The Loss of the Cato – circa January 1783
Following the change of government in April 1782 many of the admirals who had refused to serve under the previous administration had returned to duty, and amongst them was the 67 year-old hereditary baronet Vice-Admiral Sir Hyde Parker.
Sir Hyde was a crusty bad-tempered but efficient officer of long experience who had as recently as July 1781 fought the ferocious but inconclusive Battle of the Doggersbank with the Dutch fleet. Hailed as a hero, he had then blotted his copybook by damning the Admiralty for providing him with inferior ships, had treated the King with scant regard when His Majesty had visited the fleet, and had refused the honour of a knighthood. Only with the insertion of the new government had Parker consented to return to employment, and he had been duly asked to replace the sickly Vice-Admiral Sir Edward Hughes as the commander-in-chief in the East Indies.
Parker s flagship was to be the Cato, a brand new 50-gun ship which had been launched at Woolwich in May. She had been placed under the command of James Clark, an officer who was duly posted captain in July, and who probably had some connection with the Parker family given that his early service had been with Sir Hyde s son.
After much delay the Cato eventually sailed from Portsmouth during mid-October in the company of the sloop Hound 14, Commander Thomas White. By the 27th the two vessels were at Madeira from whence they departed on 1 November, their anchorage being filled later that day by Rear-Admiral Sir Richard Hughes Leeward Islands bound squadron of eight sail of the line.
On their voyage down the Atlantic the Cato and Hound suffered a good deal of bad weather and were obliged to make for Rio de Janeiro to effect repairs. They then sailed from that port on 12 December, and when on Boxing Day two ships were seen to the south of St. Helena by a Portuguese ship, the Sacre Sacremento, these were surmised to be the Cato and the Hound. In October 1783 British newspapers were reporting French correspondence to the effect that the Hound had arrived at Bombay on 16 April, and that the Cato had come in four days later. The same information was included in letters received by the French in January 1784, but other reports emanating from Madras suggested that the Cato had parted from the Hound off the Cape and it was surmised that she had returned to Rio de Janeiro for repairs.
But when the frigate Medea 28, Captain Erasmus Gower, arrived back in England from India with Vice-Admiral Sir Edward Hughes despatches in January 1784 it was with the desperate tidings that the Cato had never reached India. By May it was generally accepted that Parker s flagship had been lost, and in September the authorities conceded as much when Captain Clark s will went to probate.
The fate of the Cato was never established. Various reports suggested that she had struck a rock and foundered, that she had sunk near the Maldives, or that she had overset in a squall to the south of Madagascar. Another report stated that she had caught fire and blown up near the Laccadive Islands off the south-west coast of India, this version being based on the claim that the crew of a country ship sailing between Tellicherry and the islands had seen a large ship afire on the horizon at about the time the Cato was expected in those waters.
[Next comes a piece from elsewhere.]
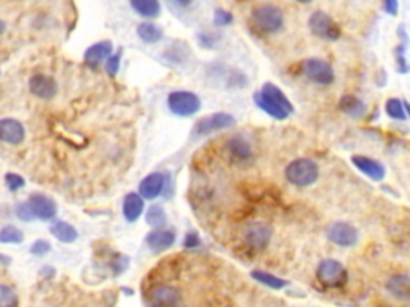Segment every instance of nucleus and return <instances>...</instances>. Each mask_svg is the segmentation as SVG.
Wrapping results in <instances>:
<instances>
[{"mask_svg":"<svg viewBox=\"0 0 410 307\" xmlns=\"http://www.w3.org/2000/svg\"><path fill=\"white\" fill-rule=\"evenodd\" d=\"M286 178L288 183L297 186V188H308L318 181L319 167L311 158H297V160L288 163L286 168Z\"/></svg>","mask_w":410,"mask_h":307,"instance_id":"1","label":"nucleus"},{"mask_svg":"<svg viewBox=\"0 0 410 307\" xmlns=\"http://www.w3.org/2000/svg\"><path fill=\"white\" fill-rule=\"evenodd\" d=\"M251 23L265 34H274L284 26V13L276 5H260L251 13Z\"/></svg>","mask_w":410,"mask_h":307,"instance_id":"2","label":"nucleus"},{"mask_svg":"<svg viewBox=\"0 0 410 307\" xmlns=\"http://www.w3.org/2000/svg\"><path fill=\"white\" fill-rule=\"evenodd\" d=\"M318 280L329 288H340L348 282V271L340 261L324 260L319 262L318 271H316Z\"/></svg>","mask_w":410,"mask_h":307,"instance_id":"3","label":"nucleus"},{"mask_svg":"<svg viewBox=\"0 0 410 307\" xmlns=\"http://www.w3.org/2000/svg\"><path fill=\"white\" fill-rule=\"evenodd\" d=\"M167 104L170 112L178 115V117H191L200 109L199 96L193 91H172L168 95Z\"/></svg>","mask_w":410,"mask_h":307,"instance_id":"4","label":"nucleus"},{"mask_svg":"<svg viewBox=\"0 0 410 307\" xmlns=\"http://www.w3.org/2000/svg\"><path fill=\"white\" fill-rule=\"evenodd\" d=\"M308 26L311 32L316 37L324 38V40H338L342 37V29L338 26L330 15H327L325 12H314L309 16Z\"/></svg>","mask_w":410,"mask_h":307,"instance_id":"5","label":"nucleus"},{"mask_svg":"<svg viewBox=\"0 0 410 307\" xmlns=\"http://www.w3.org/2000/svg\"><path fill=\"white\" fill-rule=\"evenodd\" d=\"M236 125V119L228 112L210 114L207 117L199 119L194 125V136H207L215 133V131L231 128Z\"/></svg>","mask_w":410,"mask_h":307,"instance_id":"6","label":"nucleus"},{"mask_svg":"<svg viewBox=\"0 0 410 307\" xmlns=\"http://www.w3.org/2000/svg\"><path fill=\"white\" fill-rule=\"evenodd\" d=\"M303 75L319 85H330L335 80L332 66L319 58H309L302 64Z\"/></svg>","mask_w":410,"mask_h":307,"instance_id":"7","label":"nucleus"},{"mask_svg":"<svg viewBox=\"0 0 410 307\" xmlns=\"http://www.w3.org/2000/svg\"><path fill=\"white\" fill-rule=\"evenodd\" d=\"M327 237L338 246H353L358 244L359 232L353 224L338 221L327 227Z\"/></svg>","mask_w":410,"mask_h":307,"instance_id":"8","label":"nucleus"},{"mask_svg":"<svg viewBox=\"0 0 410 307\" xmlns=\"http://www.w3.org/2000/svg\"><path fill=\"white\" fill-rule=\"evenodd\" d=\"M27 205H29L32 215L34 218H39L42 221H48V219H53L57 216L58 207L50 197L43 194H32L27 199Z\"/></svg>","mask_w":410,"mask_h":307,"instance_id":"9","label":"nucleus"},{"mask_svg":"<svg viewBox=\"0 0 410 307\" xmlns=\"http://www.w3.org/2000/svg\"><path fill=\"white\" fill-rule=\"evenodd\" d=\"M175 240H177V234L172 229L166 227H154V230L146 235L147 248L154 253H162V251L168 250L175 244Z\"/></svg>","mask_w":410,"mask_h":307,"instance_id":"10","label":"nucleus"},{"mask_svg":"<svg viewBox=\"0 0 410 307\" xmlns=\"http://www.w3.org/2000/svg\"><path fill=\"white\" fill-rule=\"evenodd\" d=\"M114 52L112 42L111 40H101L93 43L91 47L87 48V52L84 54V61L91 69L100 68V66L106 61V59L111 57Z\"/></svg>","mask_w":410,"mask_h":307,"instance_id":"11","label":"nucleus"},{"mask_svg":"<svg viewBox=\"0 0 410 307\" xmlns=\"http://www.w3.org/2000/svg\"><path fill=\"white\" fill-rule=\"evenodd\" d=\"M29 90L32 95L41 98V100H52V98H54V95L58 93V85L53 77L37 74L34 77H31Z\"/></svg>","mask_w":410,"mask_h":307,"instance_id":"12","label":"nucleus"},{"mask_svg":"<svg viewBox=\"0 0 410 307\" xmlns=\"http://www.w3.org/2000/svg\"><path fill=\"white\" fill-rule=\"evenodd\" d=\"M163 186H166V174L156 172V173L147 174L145 179H141V183L138 186V192L143 199L152 200L161 195Z\"/></svg>","mask_w":410,"mask_h":307,"instance_id":"13","label":"nucleus"},{"mask_svg":"<svg viewBox=\"0 0 410 307\" xmlns=\"http://www.w3.org/2000/svg\"><path fill=\"white\" fill-rule=\"evenodd\" d=\"M24 127L23 123L15 119H2L0 120V141L8 142V144H20L24 140Z\"/></svg>","mask_w":410,"mask_h":307,"instance_id":"14","label":"nucleus"},{"mask_svg":"<svg viewBox=\"0 0 410 307\" xmlns=\"http://www.w3.org/2000/svg\"><path fill=\"white\" fill-rule=\"evenodd\" d=\"M351 162L354 163V167H356L359 172H363L365 177H369L370 179L381 181L385 178V173H386L385 167L381 165L379 160H375V158H370L365 156H353Z\"/></svg>","mask_w":410,"mask_h":307,"instance_id":"15","label":"nucleus"},{"mask_svg":"<svg viewBox=\"0 0 410 307\" xmlns=\"http://www.w3.org/2000/svg\"><path fill=\"white\" fill-rule=\"evenodd\" d=\"M149 301L156 306H178L182 303V294L170 285H161L149 293Z\"/></svg>","mask_w":410,"mask_h":307,"instance_id":"16","label":"nucleus"},{"mask_svg":"<svg viewBox=\"0 0 410 307\" xmlns=\"http://www.w3.org/2000/svg\"><path fill=\"white\" fill-rule=\"evenodd\" d=\"M245 240H247L250 246H254L256 250L265 248L271 240V227L263 223L251 224L247 229V232H245Z\"/></svg>","mask_w":410,"mask_h":307,"instance_id":"17","label":"nucleus"},{"mask_svg":"<svg viewBox=\"0 0 410 307\" xmlns=\"http://www.w3.org/2000/svg\"><path fill=\"white\" fill-rule=\"evenodd\" d=\"M145 210V199L136 192H130V194L125 195L122 211L124 216L129 223H135L136 219L141 216V213Z\"/></svg>","mask_w":410,"mask_h":307,"instance_id":"18","label":"nucleus"},{"mask_svg":"<svg viewBox=\"0 0 410 307\" xmlns=\"http://www.w3.org/2000/svg\"><path fill=\"white\" fill-rule=\"evenodd\" d=\"M386 290L391 296L397 299L409 301L410 299V277L409 274H397L393 276L386 283Z\"/></svg>","mask_w":410,"mask_h":307,"instance_id":"19","label":"nucleus"},{"mask_svg":"<svg viewBox=\"0 0 410 307\" xmlns=\"http://www.w3.org/2000/svg\"><path fill=\"white\" fill-rule=\"evenodd\" d=\"M260 93L265 98H268V100H270L271 103H274V104H277L279 107H282L286 112H288V114L293 112V106H292L291 100H288V98L282 93V90L279 89V87H276L274 84H270V82H268V84L261 87Z\"/></svg>","mask_w":410,"mask_h":307,"instance_id":"20","label":"nucleus"},{"mask_svg":"<svg viewBox=\"0 0 410 307\" xmlns=\"http://www.w3.org/2000/svg\"><path fill=\"white\" fill-rule=\"evenodd\" d=\"M338 107H340V111L343 114L349 115V117L353 119H359L363 117V115L365 114V111H367V106L359 100V98L353 96V95H346L343 96L340 103H338Z\"/></svg>","mask_w":410,"mask_h":307,"instance_id":"21","label":"nucleus"},{"mask_svg":"<svg viewBox=\"0 0 410 307\" xmlns=\"http://www.w3.org/2000/svg\"><path fill=\"white\" fill-rule=\"evenodd\" d=\"M132 8L143 18L152 20L161 15V2L159 0H129Z\"/></svg>","mask_w":410,"mask_h":307,"instance_id":"22","label":"nucleus"},{"mask_svg":"<svg viewBox=\"0 0 410 307\" xmlns=\"http://www.w3.org/2000/svg\"><path fill=\"white\" fill-rule=\"evenodd\" d=\"M254 101H255L256 106H258V107L261 109V111L266 112L268 115H271L272 119L284 120V119H287L288 115H291V114H288V112L284 111L282 107H279L277 104L271 103L270 100H268V98H265L263 95H261L260 91H256L255 95H254Z\"/></svg>","mask_w":410,"mask_h":307,"instance_id":"23","label":"nucleus"},{"mask_svg":"<svg viewBox=\"0 0 410 307\" xmlns=\"http://www.w3.org/2000/svg\"><path fill=\"white\" fill-rule=\"evenodd\" d=\"M136 34L145 43H157L163 37V31L159 24L156 23H140L136 27Z\"/></svg>","mask_w":410,"mask_h":307,"instance_id":"24","label":"nucleus"},{"mask_svg":"<svg viewBox=\"0 0 410 307\" xmlns=\"http://www.w3.org/2000/svg\"><path fill=\"white\" fill-rule=\"evenodd\" d=\"M50 232L53 234V237H57L59 242L63 244H73L78 240V230H75L74 226H71L69 223L64 221H58L54 223L50 227Z\"/></svg>","mask_w":410,"mask_h":307,"instance_id":"25","label":"nucleus"},{"mask_svg":"<svg viewBox=\"0 0 410 307\" xmlns=\"http://www.w3.org/2000/svg\"><path fill=\"white\" fill-rule=\"evenodd\" d=\"M251 278H255L256 282H260L265 287H270L272 290H282L284 287H287L288 282L284 280V278H279L276 276H272L270 272L265 271H251Z\"/></svg>","mask_w":410,"mask_h":307,"instance_id":"26","label":"nucleus"},{"mask_svg":"<svg viewBox=\"0 0 410 307\" xmlns=\"http://www.w3.org/2000/svg\"><path fill=\"white\" fill-rule=\"evenodd\" d=\"M146 223L151 227H163L167 223V213L162 205H151L146 213Z\"/></svg>","mask_w":410,"mask_h":307,"instance_id":"27","label":"nucleus"},{"mask_svg":"<svg viewBox=\"0 0 410 307\" xmlns=\"http://www.w3.org/2000/svg\"><path fill=\"white\" fill-rule=\"evenodd\" d=\"M228 147H229V151H231V154L234 157L242 158V160H244V158L251 157L250 144L244 138H240V136H236V138L229 140Z\"/></svg>","mask_w":410,"mask_h":307,"instance_id":"28","label":"nucleus"},{"mask_svg":"<svg viewBox=\"0 0 410 307\" xmlns=\"http://www.w3.org/2000/svg\"><path fill=\"white\" fill-rule=\"evenodd\" d=\"M386 114L390 115L391 119L396 120H406L407 119V104L397 100V98H390L386 101Z\"/></svg>","mask_w":410,"mask_h":307,"instance_id":"29","label":"nucleus"},{"mask_svg":"<svg viewBox=\"0 0 410 307\" xmlns=\"http://www.w3.org/2000/svg\"><path fill=\"white\" fill-rule=\"evenodd\" d=\"M24 235L18 227L7 226L0 230V242L2 244H21L23 242Z\"/></svg>","mask_w":410,"mask_h":307,"instance_id":"30","label":"nucleus"},{"mask_svg":"<svg viewBox=\"0 0 410 307\" xmlns=\"http://www.w3.org/2000/svg\"><path fill=\"white\" fill-rule=\"evenodd\" d=\"M18 304V298L12 288L0 285V307H10Z\"/></svg>","mask_w":410,"mask_h":307,"instance_id":"31","label":"nucleus"},{"mask_svg":"<svg viewBox=\"0 0 410 307\" xmlns=\"http://www.w3.org/2000/svg\"><path fill=\"white\" fill-rule=\"evenodd\" d=\"M120 58H122V52H119L117 54H111L106 59V64H105V69L106 73L111 75V77H116L117 73H119V68H120Z\"/></svg>","mask_w":410,"mask_h":307,"instance_id":"32","label":"nucleus"},{"mask_svg":"<svg viewBox=\"0 0 410 307\" xmlns=\"http://www.w3.org/2000/svg\"><path fill=\"white\" fill-rule=\"evenodd\" d=\"M233 15L223 8H217L215 15H213V23H215V26H228L233 23Z\"/></svg>","mask_w":410,"mask_h":307,"instance_id":"33","label":"nucleus"},{"mask_svg":"<svg viewBox=\"0 0 410 307\" xmlns=\"http://www.w3.org/2000/svg\"><path fill=\"white\" fill-rule=\"evenodd\" d=\"M5 183H7L10 190H18V189H21L24 186V179L21 178L20 174L8 173L7 177H5Z\"/></svg>","mask_w":410,"mask_h":307,"instance_id":"34","label":"nucleus"},{"mask_svg":"<svg viewBox=\"0 0 410 307\" xmlns=\"http://www.w3.org/2000/svg\"><path fill=\"white\" fill-rule=\"evenodd\" d=\"M50 250H52V246H50V244L47 242V240H37V242H34L31 246V253L36 255V256L45 255Z\"/></svg>","mask_w":410,"mask_h":307,"instance_id":"35","label":"nucleus"},{"mask_svg":"<svg viewBox=\"0 0 410 307\" xmlns=\"http://www.w3.org/2000/svg\"><path fill=\"white\" fill-rule=\"evenodd\" d=\"M16 216H18L21 221H31L34 215H32L29 205H27V202H23V204H18L16 205Z\"/></svg>","mask_w":410,"mask_h":307,"instance_id":"36","label":"nucleus"},{"mask_svg":"<svg viewBox=\"0 0 410 307\" xmlns=\"http://www.w3.org/2000/svg\"><path fill=\"white\" fill-rule=\"evenodd\" d=\"M183 244H184L186 248H196V246H199L200 245L199 234L196 232V230H191V232L186 234Z\"/></svg>","mask_w":410,"mask_h":307,"instance_id":"37","label":"nucleus"},{"mask_svg":"<svg viewBox=\"0 0 410 307\" xmlns=\"http://www.w3.org/2000/svg\"><path fill=\"white\" fill-rule=\"evenodd\" d=\"M396 54H399L397 69L401 70V73H407V61H406V58H404V47L396 48Z\"/></svg>","mask_w":410,"mask_h":307,"instance_id":"38","label":"nucleus"},{"mask_svg":"<svg viewBox=\"0 0 410 307\" xmlns=\"http://www.w3.org/2000/svg\"><path fill=\"white\" fill-rule=\"evenodd\" d=\"M383 8H385L386 13L396 15L397 10H399L397 0H383Z\"/></svg>","mask_w":410,"mask_h":307,"instance_id":"39","label":"nucleus"},{"mask_svg":"<svg viewBox=\"0 0 410 307\" xmlns=\"http://www.w3.org/2000/svg\"><path fill=\"white\" fill-rule=\"evenodd\" d=\"M172 2L177 3L178 7H182V8H188V7H191V5H193L194 0H172Z\"/></svg>","mask_w":410,"mask_h":307,"instance_id":"40","label":"nucleus"},{"mask_svg":"<svg viewBox=\"0 0 410 307\" xmlns=\"http://www.w3.org/2000/svg\"><path fill=\"white\" fill-rule=\"evenodd\" d=\"M5 31V23L2 20H0V34H2V32Z\"/></svg>","mask_w":410,"mask_h":307,"instance_id":"41","label":"nucleus"},{"mask_svg":"<svg viewBox=\"0 0 410 307\" xmlns=\"http://www.w3.org/2000/svg\"><path fill=\"white\" fill-rule=\"evenodd\" d=\"M297 2H300V3H311L313 0H297Z\"/></svg>","mask_w":410,"mask_h":307,"instance_id":"42","label":"nucleus"}]
</instances>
In 1791 a further account surfaced to the effect that a Captain Burn in the service of the Nawab of Arcot, a British ally in India, had been delivering pilgrims to Mecca when he had seen a boat belonging to a Malay vessel that was being baled out by what appeared to be a British-made bucket. Upon closer inspection he had seen the name Cato inscribed on the bucket, and on enquiring how the Malay had come by it he had been told that a large foreign vessel had been wrecked on the Malabar Coast in south-west India some years previously, and that most of her crew had been slaughtered by the natives. Burn then apparently went aboard the Malay vessel and found that she was almost entirely furnished with the Cato s stores.
Whether or not Captain Burn s tale was true the newspapers soon suggested that the wrecked ship might have in fact been a French vessel by the name of the Caton . In any event, their previous suggestions that a vessel be sent to the Malabar Coast to ascertain the fate of the Cato, and if so to contact any fortunate survivors, were never acceded to by the Admiralty.